• EXCERPT PROVIDED
** Begin **

In this issue:
- Build It and They Will Come?
Canadian evidence questions “induced demand.”
- Concessions Advance on Several Fronts
But now the backlash begins.
- Is Latin BRT Experience Relevant to the USA?
New evidence, and dramatic cost comparisons.
- Tunnels Get New Attention as Transportation Solution
Learning from Europe’s recent experience.
- Resisting Transportation Earmarks
Colorado DOT gains national attention
- News Notes
- Quotable Quotes
- Speaking Engagements
It is widely believed, both by editorial writers and reporters and by many transportation professionals, that adding to urban roadway capacity is a counterproductive approach to dealing with traffic congestion. The underlying idea is that of “induced demand”-specifically, that if you add more lanes to a congested freeway, in a few years they will just fill up and you’ll be back where you started with a congested freeway-minus a billion dollars.
Actual evidence for induced demand of that magnitude has always been rather slim. Some careful studies have showed that in many cases we do see trips that had previously shifted to parallel arterials moving back to the freeway when new capacity is added-but of course, that has the effect of reducing arterial congestion. There is also the question of how much suppressed demand has built up over the years, if capacity additions have been put off for decades while trip-making continued to grow. It’s conceivable that modest capacity additions, in that situation, would indeed fill up quickly because the new capacity was only a fraction of the catch-up amount needed.
But last month saw the release of an important new study by the Conference Board of Canada, looking into this question using the most comprehensive data on vehicle ownership and use in Canada. The study (“Build It and Will They Drive? Modeling Light-Duty Vehicle Travel Demand,” by Greg Hoover and Michael Burt) describes the creation and use of an econometric model, in which various socio-economic variables were tested as determinants of travel demand. The single largest factor was found to be population density, and the second was the number of vehicles per person of driving age. Other important factors were population growth and real per capita disposable income. The amount of lane-kilometers per capita turned out to be a very minor factor. The model found only a weak relationship, whose significance was too low (outside the 80% co nfidence level) to be included in an econometric model.

** End **

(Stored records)
** Begin **

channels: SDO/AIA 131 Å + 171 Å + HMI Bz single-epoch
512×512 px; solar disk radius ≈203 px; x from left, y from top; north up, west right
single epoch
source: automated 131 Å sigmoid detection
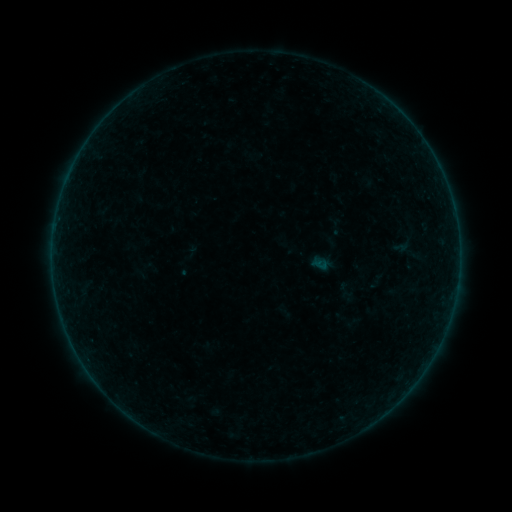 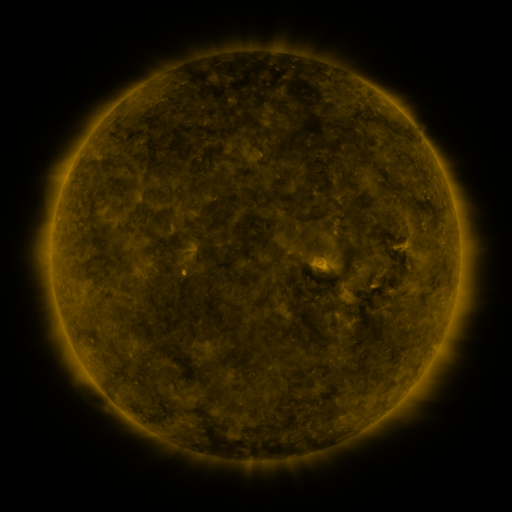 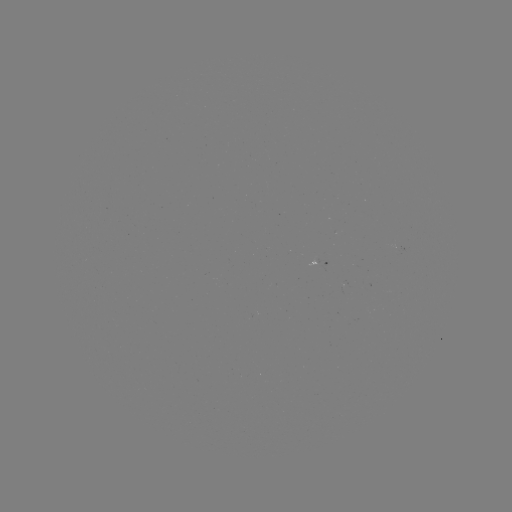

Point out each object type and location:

** End **

• REQUIRED TASKS
(A) Answer these questions from the newsletter:
(i) Which organization released the new study on travel demand?
(ii) What did the study find to be the single largest factor in travel demand?
(iii) Which state's DOT gained national attention for resisting transportation earmarks?
(B) Set down the newsletter's wording from "- Resisting Transportation" up to and including "a billion dollars.", unchanged.
None of the rows is needed here.

• SOLUTIONS TO THE PROBLEMS
(A)
(i) The Conference Board of Canada
(ii) Population density
(iii) Colorado

(B)
- Resisting Transportation Earmarks
Colorado DOT gains national attention
- News Notes
- Quotable Quotes
- Speaking Engagements
It is widely believed, both by editorial writers and reporters and by many transportation professionals, that adding to urban roadway capacity is a counterproductive approach to dealing with traffic congestion. The underlying idea is that of “induced demand”-specifically, that if you add more lanes to a congested freeway, in a few years they will just fill up and you’ll be back where you started with a congested freeway-minus a billion dollars.